**To do**
Change "nearer to" to "closer to" in everything from the line containing "Is the point" down through the end of the records, keeping all other text the same.

(Stored records)

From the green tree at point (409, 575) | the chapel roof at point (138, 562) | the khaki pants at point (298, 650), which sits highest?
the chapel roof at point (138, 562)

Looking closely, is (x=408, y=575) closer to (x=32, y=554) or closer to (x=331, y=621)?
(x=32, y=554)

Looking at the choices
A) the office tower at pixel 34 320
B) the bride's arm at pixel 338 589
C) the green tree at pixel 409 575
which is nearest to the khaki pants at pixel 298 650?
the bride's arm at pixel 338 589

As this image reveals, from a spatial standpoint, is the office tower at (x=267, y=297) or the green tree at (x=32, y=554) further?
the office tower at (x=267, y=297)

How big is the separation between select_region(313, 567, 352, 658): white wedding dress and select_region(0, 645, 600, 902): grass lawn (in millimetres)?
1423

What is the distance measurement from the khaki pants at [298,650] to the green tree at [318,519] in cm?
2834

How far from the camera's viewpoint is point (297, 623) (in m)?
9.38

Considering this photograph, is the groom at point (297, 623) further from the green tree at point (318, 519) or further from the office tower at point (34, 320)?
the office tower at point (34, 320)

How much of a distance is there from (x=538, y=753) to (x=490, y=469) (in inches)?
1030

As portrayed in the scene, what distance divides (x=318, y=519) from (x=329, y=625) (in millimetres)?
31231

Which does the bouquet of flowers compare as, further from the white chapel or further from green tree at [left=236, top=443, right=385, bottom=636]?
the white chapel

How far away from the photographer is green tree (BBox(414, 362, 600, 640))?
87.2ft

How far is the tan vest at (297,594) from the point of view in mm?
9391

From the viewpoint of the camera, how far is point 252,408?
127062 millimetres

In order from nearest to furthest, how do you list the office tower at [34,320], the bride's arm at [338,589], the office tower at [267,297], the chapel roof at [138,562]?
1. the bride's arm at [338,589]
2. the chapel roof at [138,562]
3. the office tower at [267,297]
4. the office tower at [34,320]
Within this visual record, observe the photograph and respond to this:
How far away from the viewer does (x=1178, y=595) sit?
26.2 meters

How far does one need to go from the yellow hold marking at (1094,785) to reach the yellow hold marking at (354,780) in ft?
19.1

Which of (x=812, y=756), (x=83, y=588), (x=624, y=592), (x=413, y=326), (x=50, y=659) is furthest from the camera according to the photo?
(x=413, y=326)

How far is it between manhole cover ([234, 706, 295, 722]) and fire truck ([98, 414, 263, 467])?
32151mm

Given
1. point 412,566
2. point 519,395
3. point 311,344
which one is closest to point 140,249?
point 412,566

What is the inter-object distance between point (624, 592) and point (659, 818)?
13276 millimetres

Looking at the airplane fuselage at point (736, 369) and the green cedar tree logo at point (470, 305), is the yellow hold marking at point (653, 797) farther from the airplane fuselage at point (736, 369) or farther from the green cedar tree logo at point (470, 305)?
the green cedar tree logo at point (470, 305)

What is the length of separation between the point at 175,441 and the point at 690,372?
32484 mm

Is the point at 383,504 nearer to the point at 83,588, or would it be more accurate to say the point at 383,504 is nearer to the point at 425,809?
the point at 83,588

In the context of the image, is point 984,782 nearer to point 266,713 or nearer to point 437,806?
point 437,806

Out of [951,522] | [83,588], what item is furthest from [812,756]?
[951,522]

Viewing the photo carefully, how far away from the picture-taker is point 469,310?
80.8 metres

**Written solution**
Is the point at 383,504 closer to the point at 83,588, or would it be more accurate to say the point at 383,504 is closer to the point at 425,809?
the point at 83,588

In the context of the image, is point 984,782 closer to point 266,713 or closer to point 437,806?
point 437,806

Out of [951,522] | [83,588], what item is furthest from [812,756]?
[951,522]

Viewing the photo carefully, how far away from the picture-taker is point 469,310?
80.8 metres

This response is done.